EXERCISES:
1/ Return the combustion head passage word for word, starting with "[0034] In the Figures, there" and going on through "longitudinal axis L.".
2/ Please list every component that the combustion head passage names as part of the first portion K, with its reference number.
3/ Continue the combustion head passage from its final sentence, keeping its style.

TEXT SEGMENT:

Preferred embodiment of the invention

[0034] In the Figures, there is designated 1 a combustion head with internal recirculation for a burner 100 of a combustion chamber 26 comprising - a casing 1' which at least partially projects towards the inner side of the combustion chamber 26 and which has a main extent which is substantially cylindrical about a longitudinal axis L.

[0035] According to an embodiment, the combustion head 1 is constructed from a ceramic or metal material, preferably from steel which is further preferably austenitic.

[0036] Preferably, the combustion head 1 is applied to a combustion chamber 26 which already exists. Should it be necessary, it is possible to dimension a hole of the combustion chamber 26 so as to be able to at least partially receive the combustion head 1 in a simple and efficient manner inside the combustion chamber 26.

[0037] Alternatively, it is possible to position a second nozzle 23 which is radially distal with respect to the nozzle 8 and which is formed so as to be inserted inside the hole of the combustion chamber, defining the necessary fluid paths for recirculation exhaust gas.

[0038] According to an embodiment, the casing 1' has a prismatic form with a hexagonal, octagonal base and the like.

[0039] Preferably, the combustion head 1 comprises

• a first portion K coaxial with respect to and contained in the casing 1' comprising

  ∘ a first pipe 20 which comprises a primary jet 6a, 6a' for a first primary supply gas 11' of a primary flame 17 and/or a secondary jet 6b for a first secondary supply gas 12' of a secondary flame 18,

  ∘ a collector 5 for a second primary supply gas (primary air) 14 of the primary flame 17,

  ∘ a diffuser element 7 which is positioned downstream of and which interacts in fluid-dynamic terms with the first pipe 20,

  ∘ a nozzle 8 for a second secondary supply gas (secondary air) 15.

[0040] With reference to Figure 2, the diffuser element 7 is preferably constructed from austenitic steel, comprising a central body which has a substantially circular form or which has circular symmetry with predefined recesses, and from which a portion which is also circular and preferably inclined with respect to the longitudinal axis L Preferably extends.

[0041] According to an embodiment, the combustion head 1 comprises - the casing 1', the first pipe 20 comprising the primary jet 6a, 6a', the collector 5 and the diffuser element 7 which are formed or arranged so as to be able to generate the primary flame 17 downstream of the diffuser element 7, thereby producing primary internal exhaust gas I1, - the casing 1', the first pipe 20 comprising the secondary jet 6b and the nozzle 8 which are formed or arranged so as to be able to generate the secondary flame 18 downstream of the nozzle 8, thereby producing secondary internal exhaust gas 12.

DATA:
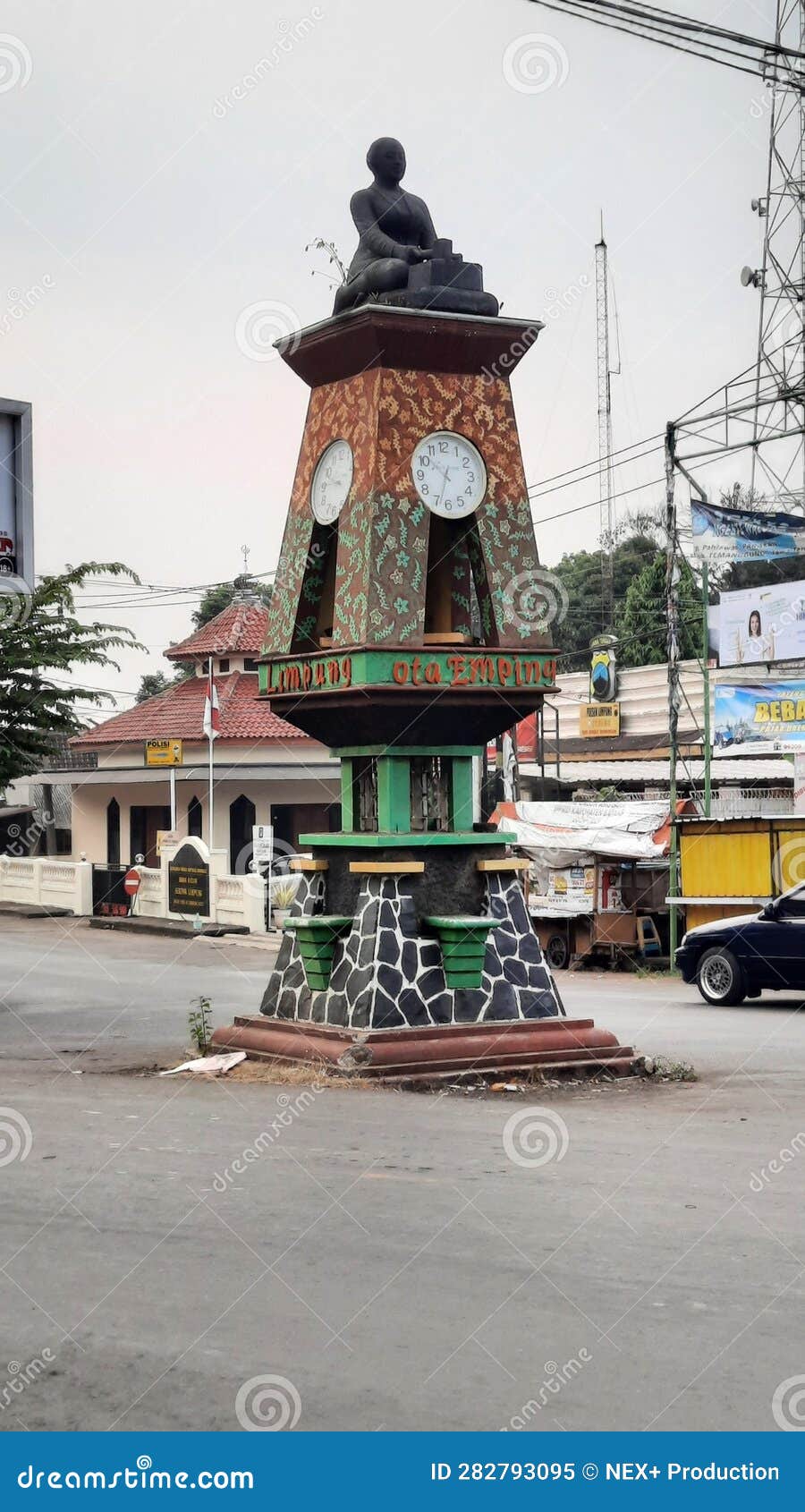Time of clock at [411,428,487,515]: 10:33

RESPONSES TO THE EXERCISE:
1/
[0034] In the Figures, there is designated 1 a combustion head with internal recirculation for a burner 100 of a combustion chamber 26 comprising - a casing 1' which at least partially projects towards the inner side of the combustion chamber 26 and which has a main extent which is substantially cylindrical about a longitudinal axis L.

2/
first pipe 20
collector 5
diffuser element 7
nozzle 8

3/
[0042] It is important to note that inside the combustion chamber 26 the above-mentioned primary internal exhaust gas I1 and the secondary internal exhaust gas I2 (produced by the primary flame 17 and the secondary flame 18, respectively) can be freely mixed so as to circulate inside the accessible volumes.

[0043] This concept will be discussed in greater detail below in relation to a first or second primary internal recirculation chamber 9a, 9b and a secondary internal recirculation chamber 10. According to an embodiment, the first pipe 20 is a steel tube having a dimeter between 25 and 35 mm, preferably equal to 30 mm for a combustion head for a power to be supplied similar to 2500 kW. Naturally, a construction type will have dimensions which are proportionally greater in accordance with the power used. Preferably, and with reference to Figures 2, 3a, 3a', 3b, 3b', the primary jet 6a and 6a' are dedicated jets which are optimized for the introduction of the first primary supply gas 11' of the primary flame 17 while the secondary jet 6b is dedicated and optimized for the introduction of the first secondary supply gas 12' of the secondary flame 18.

[0044] These primary jets 6a; 6a' and secondary jets 6b are preferably formed in a cylindrical manner with a through-hole along the axis of the cylinder or in the wall of the cylinder in order to ensure a directional ejection of the first primary and secondary supply gas.

[0045] Preferably, the combustion head 1 comprises

• a nozzle 8 which is coaxially aligned with the first portion K comprising

  ∘ a first or second primary internal recirculation chamber 9a; 9b comprising a first entry aperture 31a which is connected in fluid-dynamic terms downstream of the diffuser element 7 or the primary flame 17 and a first discharge aperture 31b which is connected in fluid-dynamic terms upstream or downstream of the diffuser element 7 for the primary internal exhaust gas 11 and/or the secondary internal exhaust gas 12 which is formed so as to have at least a first or second interference surface X1a; X1b with the first and/or second primary supply gas 11', 14 which is suitable for producing a first low-pressure detachment zone 28a for the primary supply gas 11' and/or for the second primary supply gas air 14 and/or

  o a secondary internal recirculation chamber 10 comprising a second entry aperture 32a which is connected downstream of the diffuser element 7 or the secondary flame 18 and a second discharge aperture 32b which is connected upstream of the secondary flame 18 for the secondary internal exhaust gas I2 which is formed so as to have at least a third interference surface X3 with respect to the first and/or second secondary supply gas 12', 15 which is suitable for producing a second low-pressure detachment zone 28b for the first secondary supply gas 12' and/or for the second secondary supply gas 15 so as to produce an internal recirculation of the primary and/or secondary internal exhaust gas I1, I2.

[0046] As set out above and also illustrated in Figure 2, the primary and secondary internal exhaust gas I1, I2 can be mixed or mixed with each other and can be re-introduced by means of the first or second primary internal recirculation chamber 9a, 9b and/or the secondary internal recirculation chamber 10.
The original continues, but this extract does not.